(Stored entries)

+ + +

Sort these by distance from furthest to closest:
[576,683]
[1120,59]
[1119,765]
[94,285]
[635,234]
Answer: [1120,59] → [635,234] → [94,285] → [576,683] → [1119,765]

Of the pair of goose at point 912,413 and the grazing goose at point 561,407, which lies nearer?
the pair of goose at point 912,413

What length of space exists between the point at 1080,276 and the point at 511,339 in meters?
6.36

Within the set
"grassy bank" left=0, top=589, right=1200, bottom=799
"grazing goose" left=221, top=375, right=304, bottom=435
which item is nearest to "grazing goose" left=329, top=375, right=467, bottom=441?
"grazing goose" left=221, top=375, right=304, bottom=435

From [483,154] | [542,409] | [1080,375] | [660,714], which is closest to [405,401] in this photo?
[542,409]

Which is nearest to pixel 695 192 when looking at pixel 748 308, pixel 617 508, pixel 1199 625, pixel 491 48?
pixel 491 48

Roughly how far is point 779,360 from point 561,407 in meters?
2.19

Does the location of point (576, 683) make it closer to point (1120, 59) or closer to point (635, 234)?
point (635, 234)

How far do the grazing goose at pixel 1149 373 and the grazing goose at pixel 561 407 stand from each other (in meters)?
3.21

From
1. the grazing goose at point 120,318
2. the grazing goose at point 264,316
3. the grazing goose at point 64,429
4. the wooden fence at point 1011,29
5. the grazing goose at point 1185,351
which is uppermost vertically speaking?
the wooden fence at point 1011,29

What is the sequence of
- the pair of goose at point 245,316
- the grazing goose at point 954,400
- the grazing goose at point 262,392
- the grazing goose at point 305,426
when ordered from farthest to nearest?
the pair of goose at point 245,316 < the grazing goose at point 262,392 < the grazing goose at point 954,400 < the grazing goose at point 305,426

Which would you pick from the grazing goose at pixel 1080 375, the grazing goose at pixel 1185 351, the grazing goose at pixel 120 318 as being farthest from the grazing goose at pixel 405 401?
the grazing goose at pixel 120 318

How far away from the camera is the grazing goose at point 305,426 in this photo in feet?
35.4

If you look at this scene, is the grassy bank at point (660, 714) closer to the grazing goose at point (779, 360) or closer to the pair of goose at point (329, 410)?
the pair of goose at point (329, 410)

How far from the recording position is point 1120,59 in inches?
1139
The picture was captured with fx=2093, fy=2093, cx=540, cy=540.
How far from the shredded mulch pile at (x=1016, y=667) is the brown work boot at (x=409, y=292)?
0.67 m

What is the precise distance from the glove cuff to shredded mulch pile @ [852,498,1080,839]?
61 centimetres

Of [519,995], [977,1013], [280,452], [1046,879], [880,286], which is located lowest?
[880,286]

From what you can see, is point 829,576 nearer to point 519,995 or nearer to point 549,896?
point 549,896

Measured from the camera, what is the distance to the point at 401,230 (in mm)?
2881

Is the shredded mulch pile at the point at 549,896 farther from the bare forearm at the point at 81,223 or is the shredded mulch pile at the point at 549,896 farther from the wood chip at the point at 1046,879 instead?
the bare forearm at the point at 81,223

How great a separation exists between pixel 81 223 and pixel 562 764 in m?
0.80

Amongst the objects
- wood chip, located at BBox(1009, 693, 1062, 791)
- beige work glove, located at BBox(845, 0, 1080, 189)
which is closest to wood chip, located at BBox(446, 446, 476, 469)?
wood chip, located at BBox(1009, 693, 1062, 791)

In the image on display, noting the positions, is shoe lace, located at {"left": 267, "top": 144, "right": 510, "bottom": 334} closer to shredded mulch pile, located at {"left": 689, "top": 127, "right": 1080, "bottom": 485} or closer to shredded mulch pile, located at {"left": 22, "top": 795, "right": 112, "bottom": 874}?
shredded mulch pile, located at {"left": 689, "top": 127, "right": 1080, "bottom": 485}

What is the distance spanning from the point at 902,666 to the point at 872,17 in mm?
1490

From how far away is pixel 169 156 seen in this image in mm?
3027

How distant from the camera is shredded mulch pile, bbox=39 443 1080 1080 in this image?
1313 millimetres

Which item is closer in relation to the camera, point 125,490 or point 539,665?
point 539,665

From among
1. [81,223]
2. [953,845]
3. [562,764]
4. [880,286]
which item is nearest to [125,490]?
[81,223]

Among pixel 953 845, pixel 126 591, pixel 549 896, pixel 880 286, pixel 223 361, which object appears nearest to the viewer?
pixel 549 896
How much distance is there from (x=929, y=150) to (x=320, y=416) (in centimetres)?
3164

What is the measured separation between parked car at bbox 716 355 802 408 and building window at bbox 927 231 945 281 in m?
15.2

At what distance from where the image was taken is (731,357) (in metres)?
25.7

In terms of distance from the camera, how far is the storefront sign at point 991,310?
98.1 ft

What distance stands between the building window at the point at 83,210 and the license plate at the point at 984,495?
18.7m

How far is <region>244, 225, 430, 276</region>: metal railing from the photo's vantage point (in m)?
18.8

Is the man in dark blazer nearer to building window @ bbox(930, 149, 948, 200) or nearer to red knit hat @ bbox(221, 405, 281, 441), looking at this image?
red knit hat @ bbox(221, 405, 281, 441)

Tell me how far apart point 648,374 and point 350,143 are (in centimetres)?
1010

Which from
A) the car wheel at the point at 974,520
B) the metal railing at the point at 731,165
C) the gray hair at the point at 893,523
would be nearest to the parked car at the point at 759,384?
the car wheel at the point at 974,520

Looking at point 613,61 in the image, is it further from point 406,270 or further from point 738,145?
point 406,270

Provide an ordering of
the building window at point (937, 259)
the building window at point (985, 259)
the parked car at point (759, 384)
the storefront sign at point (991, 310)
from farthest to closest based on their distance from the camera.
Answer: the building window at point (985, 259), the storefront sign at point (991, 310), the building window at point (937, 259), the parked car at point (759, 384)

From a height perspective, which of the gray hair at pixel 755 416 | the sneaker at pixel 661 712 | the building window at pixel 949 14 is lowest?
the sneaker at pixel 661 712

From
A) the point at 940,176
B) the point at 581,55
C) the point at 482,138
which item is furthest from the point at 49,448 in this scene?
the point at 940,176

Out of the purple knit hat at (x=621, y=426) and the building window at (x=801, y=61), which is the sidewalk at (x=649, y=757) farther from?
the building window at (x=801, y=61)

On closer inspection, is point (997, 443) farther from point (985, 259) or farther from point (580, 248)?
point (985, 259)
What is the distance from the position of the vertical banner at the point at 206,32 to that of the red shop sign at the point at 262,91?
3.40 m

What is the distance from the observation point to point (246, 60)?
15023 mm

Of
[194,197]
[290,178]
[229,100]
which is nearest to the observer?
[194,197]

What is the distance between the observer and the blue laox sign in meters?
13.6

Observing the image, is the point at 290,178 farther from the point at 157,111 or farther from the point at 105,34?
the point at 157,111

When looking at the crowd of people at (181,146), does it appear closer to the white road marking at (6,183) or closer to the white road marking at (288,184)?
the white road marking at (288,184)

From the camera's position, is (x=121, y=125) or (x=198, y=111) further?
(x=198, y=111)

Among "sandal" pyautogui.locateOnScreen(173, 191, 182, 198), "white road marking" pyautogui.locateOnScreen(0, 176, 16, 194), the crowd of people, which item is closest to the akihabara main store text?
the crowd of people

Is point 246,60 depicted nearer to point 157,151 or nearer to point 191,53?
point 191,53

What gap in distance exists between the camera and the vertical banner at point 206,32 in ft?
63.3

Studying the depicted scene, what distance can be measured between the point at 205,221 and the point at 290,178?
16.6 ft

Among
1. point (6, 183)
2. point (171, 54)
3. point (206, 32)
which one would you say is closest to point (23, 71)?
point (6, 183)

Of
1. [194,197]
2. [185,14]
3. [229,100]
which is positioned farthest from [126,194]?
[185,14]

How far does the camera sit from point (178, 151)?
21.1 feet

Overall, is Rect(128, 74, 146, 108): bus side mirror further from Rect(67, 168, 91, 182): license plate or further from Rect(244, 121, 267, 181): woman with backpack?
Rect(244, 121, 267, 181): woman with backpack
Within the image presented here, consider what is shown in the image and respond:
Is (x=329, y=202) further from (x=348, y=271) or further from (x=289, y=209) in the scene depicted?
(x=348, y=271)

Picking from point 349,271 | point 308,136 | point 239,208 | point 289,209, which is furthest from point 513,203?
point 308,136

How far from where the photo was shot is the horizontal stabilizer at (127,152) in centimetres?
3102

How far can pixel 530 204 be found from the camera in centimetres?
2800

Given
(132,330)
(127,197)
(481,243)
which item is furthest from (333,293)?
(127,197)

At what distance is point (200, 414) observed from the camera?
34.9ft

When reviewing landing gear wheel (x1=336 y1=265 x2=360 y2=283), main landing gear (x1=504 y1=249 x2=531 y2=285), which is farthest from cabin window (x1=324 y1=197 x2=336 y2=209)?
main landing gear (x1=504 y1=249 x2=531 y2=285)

+ + +

Arrange the lines that start with the one containing "When reviewing landing" and run through the end of the records as a Markdown table with the columns Row and Line, leaving out any blank lines.

Answer:
| Row | Line |
|---|---|
| 1 | When reviewing landing gear wheel (x1=336 y1=265 x2=360 y2=283), main landing gear (x1=504 y1=249 x2=531 y2=285), which is farthest from cabin window (x1=324 y1=197 x2=336 y2=209)? |
| 2 | main landing gear (x1=504 y1=249 x2=531 y2=285) |